DaVita Kidney Care
DaVita Integrated Kidney Care (IKC) is looking for a Full-Time RN Case Manager (RN) to join us in Soledad, CA region. * Must live locally* This position includes a bonus! As a DaVita Integrated Kidney Care Registered Nurse (RN) Case Manager you will support some of our most complex patients, assisting them in navigating a challenging healthcare system. Through medical record review and consultation, you will identify the medical, social, emotional, and financial needs of your patients with CKD/ ESKD and implement appropriate interventions. You’ll work autonomously and in collaboration with all members of the healthcare team to coordinate and facilitate quality, consistent, cost-effective care.

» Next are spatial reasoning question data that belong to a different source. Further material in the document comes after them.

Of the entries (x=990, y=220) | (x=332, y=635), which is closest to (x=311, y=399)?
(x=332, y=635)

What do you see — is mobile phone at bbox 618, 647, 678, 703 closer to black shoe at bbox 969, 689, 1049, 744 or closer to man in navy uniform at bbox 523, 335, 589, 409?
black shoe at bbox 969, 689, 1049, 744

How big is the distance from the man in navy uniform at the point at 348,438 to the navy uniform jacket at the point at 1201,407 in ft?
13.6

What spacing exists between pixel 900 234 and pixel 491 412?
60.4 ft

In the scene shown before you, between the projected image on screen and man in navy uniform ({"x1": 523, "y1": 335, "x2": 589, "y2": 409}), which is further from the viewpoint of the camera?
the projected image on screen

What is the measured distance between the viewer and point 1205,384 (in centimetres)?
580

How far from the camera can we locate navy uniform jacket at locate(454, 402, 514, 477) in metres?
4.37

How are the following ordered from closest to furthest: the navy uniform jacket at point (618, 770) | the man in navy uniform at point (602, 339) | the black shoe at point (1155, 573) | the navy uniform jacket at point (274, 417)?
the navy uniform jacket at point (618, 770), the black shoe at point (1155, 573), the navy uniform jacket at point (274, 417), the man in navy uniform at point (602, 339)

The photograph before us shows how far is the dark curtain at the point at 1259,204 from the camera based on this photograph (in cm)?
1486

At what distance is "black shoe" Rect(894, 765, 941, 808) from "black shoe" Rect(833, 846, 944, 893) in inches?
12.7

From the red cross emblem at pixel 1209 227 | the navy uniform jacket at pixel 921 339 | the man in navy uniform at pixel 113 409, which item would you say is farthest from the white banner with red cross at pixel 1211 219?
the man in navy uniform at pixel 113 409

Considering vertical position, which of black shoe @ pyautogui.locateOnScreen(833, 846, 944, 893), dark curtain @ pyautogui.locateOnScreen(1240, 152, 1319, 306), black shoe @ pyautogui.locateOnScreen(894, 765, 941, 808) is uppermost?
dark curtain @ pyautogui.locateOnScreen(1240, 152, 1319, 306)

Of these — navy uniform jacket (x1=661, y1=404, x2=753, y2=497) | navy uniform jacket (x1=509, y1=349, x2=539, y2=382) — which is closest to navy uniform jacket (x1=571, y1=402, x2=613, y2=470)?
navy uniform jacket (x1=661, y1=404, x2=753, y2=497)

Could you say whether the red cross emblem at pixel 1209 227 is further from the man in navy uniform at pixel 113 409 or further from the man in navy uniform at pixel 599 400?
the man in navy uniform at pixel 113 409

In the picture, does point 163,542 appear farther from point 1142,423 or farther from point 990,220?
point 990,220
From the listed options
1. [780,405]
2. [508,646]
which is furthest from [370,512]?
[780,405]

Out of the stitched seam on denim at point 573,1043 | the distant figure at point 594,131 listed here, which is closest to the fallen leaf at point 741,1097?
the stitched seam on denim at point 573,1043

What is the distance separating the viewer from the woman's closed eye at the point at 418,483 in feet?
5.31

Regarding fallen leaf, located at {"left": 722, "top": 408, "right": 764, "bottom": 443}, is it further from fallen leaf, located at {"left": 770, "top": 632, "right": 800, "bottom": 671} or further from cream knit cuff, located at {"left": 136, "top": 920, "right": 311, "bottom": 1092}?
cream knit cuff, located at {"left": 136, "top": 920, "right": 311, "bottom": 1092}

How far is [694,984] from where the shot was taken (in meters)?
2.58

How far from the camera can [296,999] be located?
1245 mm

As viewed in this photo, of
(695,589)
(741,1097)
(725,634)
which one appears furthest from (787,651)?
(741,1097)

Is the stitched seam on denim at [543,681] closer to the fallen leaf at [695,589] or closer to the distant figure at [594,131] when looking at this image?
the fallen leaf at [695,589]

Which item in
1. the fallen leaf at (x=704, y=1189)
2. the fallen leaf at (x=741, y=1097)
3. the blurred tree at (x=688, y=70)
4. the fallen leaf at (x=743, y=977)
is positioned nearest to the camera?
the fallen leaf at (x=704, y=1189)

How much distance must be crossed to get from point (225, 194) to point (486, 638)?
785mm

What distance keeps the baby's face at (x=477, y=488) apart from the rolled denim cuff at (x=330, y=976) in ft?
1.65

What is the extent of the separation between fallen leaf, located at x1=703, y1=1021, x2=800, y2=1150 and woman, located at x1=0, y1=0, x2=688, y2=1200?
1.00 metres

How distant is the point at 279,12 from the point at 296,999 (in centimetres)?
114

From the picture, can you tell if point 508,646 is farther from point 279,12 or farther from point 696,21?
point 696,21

Passion for delivering care to patients with complex, chronic illnesses. You are flexible and are willing to pivot quickly on priorities. Current RN License is required, BSN preferred. Minimum of 2 years RN experience required with healthcare performance coaching. Current Cardiopulmonary Resuscitation (CPR) or Basic Life Support (BLS) certification. Current driver’s license and willingness to travel within an assigned territory. Intermediate computer skills and proficiency in MS Word, Excel & Outlook required. Home office with internet connectivity at a minimum of 1MB upload and 1MB download speed required. Preferred Qualifications: 2+ years of Case Management or Chronic Care Management 1+ years of utilization management experience Spanish-speaking preferred in some markets
Location: Hybrid-Remote. Work from home (telehealth) and travel within an assigned geography for in-person visits (dialysis clinics and nephrology practices). Monday- Friday schedule with the ability to accommodate patient and nephrology partner’s availability. Must be flexible. Full-time position. Quickly build empathetic relationships with patients and families. Coordinate care for patients’ care including care transitions, management of complex/at risk patients, managing ongoing needs and establishing a treatment plan in partnership with the care team. Identify and address social determinants of health including medical, emotional, education, community, and financial concerns. Coordinate for streamlined/effective transition of care when needed. Assesses patients and work to identify unreported medical conditions or changes that may lead to adverse outcomes.